### Problem requirements
Without altering a single word, repeat the records that follow.

....

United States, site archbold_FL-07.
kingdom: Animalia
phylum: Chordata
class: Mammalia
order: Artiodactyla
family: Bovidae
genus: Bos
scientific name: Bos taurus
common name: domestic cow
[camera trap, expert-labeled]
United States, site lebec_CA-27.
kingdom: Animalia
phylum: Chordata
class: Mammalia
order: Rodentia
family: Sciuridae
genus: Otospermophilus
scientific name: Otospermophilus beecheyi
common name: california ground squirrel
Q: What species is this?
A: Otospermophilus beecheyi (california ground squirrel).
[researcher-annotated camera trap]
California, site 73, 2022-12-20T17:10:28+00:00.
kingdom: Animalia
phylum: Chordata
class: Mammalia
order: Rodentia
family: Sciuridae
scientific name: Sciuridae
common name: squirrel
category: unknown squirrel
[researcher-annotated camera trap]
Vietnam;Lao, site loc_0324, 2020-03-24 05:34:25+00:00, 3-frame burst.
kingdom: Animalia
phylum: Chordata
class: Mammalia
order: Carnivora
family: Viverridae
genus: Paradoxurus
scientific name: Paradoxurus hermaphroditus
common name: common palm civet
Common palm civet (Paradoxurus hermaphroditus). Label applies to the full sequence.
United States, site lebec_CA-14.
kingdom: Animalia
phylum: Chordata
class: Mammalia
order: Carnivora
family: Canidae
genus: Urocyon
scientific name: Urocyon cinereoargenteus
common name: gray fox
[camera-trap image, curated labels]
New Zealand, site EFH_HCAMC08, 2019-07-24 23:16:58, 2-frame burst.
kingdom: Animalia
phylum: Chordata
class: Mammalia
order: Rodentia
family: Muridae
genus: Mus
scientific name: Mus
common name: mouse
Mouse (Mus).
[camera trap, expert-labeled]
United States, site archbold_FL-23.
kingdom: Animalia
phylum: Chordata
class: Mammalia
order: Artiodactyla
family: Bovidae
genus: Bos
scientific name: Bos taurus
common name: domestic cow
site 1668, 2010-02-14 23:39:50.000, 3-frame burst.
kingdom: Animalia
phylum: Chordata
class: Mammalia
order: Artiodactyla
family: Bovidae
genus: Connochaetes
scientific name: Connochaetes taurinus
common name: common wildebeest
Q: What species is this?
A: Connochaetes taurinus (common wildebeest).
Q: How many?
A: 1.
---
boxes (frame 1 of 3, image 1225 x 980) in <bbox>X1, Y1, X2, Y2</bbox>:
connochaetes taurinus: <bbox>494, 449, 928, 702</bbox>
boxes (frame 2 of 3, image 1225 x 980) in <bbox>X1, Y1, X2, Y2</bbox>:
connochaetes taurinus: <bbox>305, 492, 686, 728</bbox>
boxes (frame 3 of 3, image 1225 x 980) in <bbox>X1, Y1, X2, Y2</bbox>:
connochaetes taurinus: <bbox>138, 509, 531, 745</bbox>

....

### Answer for this exercise
United States, site archbold_FL-07.
kingdom: Animalia
phylum: Chordata
class: Mammalia
order: Artiodactyla
family: Bovidae
genus: Bos
scientific name: Bos taurus
common name: domestic cow
[camera trap, expert-labeled]
United States, site lebec_CA-27.
kingdom: Animalia
phylum: Chordata
class: Mammalia
order: Rodentia
family: Sciuridae
genus: Otospermophilus
scientific name: Otospermophilus beecheyi
common name: california ground squirrel
Q: What species is this?
A: Otospermophilus beecheyi (california ground squirrel).
[researcher-annotated camera trap]
California, site 73, 2022-12-20T17:10:28+00:00.
kingdom: Animalia
phylum: Chordata
class: Mammalia
order: Rodentia
family: Sciuridae
scientific name: Sciuridae
common name: squirrel
category: unknown squirrel
[researcher-annotated camera trap]
Vietnam;Lao, site loc_0324, 2020-03-24 05:34:25+00:00, 3-frame burst.
kingdom: Animalia
phylum: Chordata
class: Mammalia
order: Carnivora
family: Viverridae
genus: Paradoxurus
scientific name: Paradoxurus hermaphroditus
common name: common palm civet
Common palm civet (Paradoxurus hermaphroditus). Label applies to the full sequence.
United States, site lebec_CA-14.
kingdom: Animalia
phylum: Chordata
class: Mammalia
order: Carnivora
family: Canidae
genus: Urocyon
scientific name: Urocyon cinereoargenteus
common name: gray fox
[camera-trap image, curated labels]
New Zealand, site EFH_HCAMC08, 2019-07-24 23:16:58, 2-frame burst.
kingdom: Animalia
phylum: Chordata
class: Mammalia
order: Rodentia
family: Muridae
genus: Mus
scientific name: Mus
common name: mouse
Mouse (Mus).
[camera trap, expert-labeled]
United States, site archbold_FL-23.
kingdom: Animalia
phylum: Chordata
class: Mammalia
order: Artiodactyla
family: Bovidae
genus: Bos
scientific name: Bos taurus
common name: domestic cow
site 1668, 2010-02-14 23:39:50.000, 3-frame burst.
kingdom: Animalia
phylum: Chordata
class: Mammalia
order: Artiodactyla
family: Bovidae
genus: Connochaetes
scientific name: Connochaetes taurinus
common name: common wildebeest
Q: What species is this?
A: Connochaetes taurinus (common wildebeest).
Q: How many?
A: 1.
---
boxes (frame 1 of 3, image 1225 x 980) in <bbox>X1, Y1, X2, Y2</bbox>:
connochaetes taurinus: <bbox>494, 449, 928, 702</bbox>
boxes (frame 2 of 3, image 1225 x 980) in <bbox>X1, Y1, X2, Y2</bbox>:
connochaetes taurinus: <bbox>305, 492, 686, 728</bbox>
boxes (frame 3 of 3, image 1225 x 980) in <bbox>X1, Y1, X2, Y2</bbox>:
connochaetes taurinus: <bbox>138, 509, 531, 745</bbox>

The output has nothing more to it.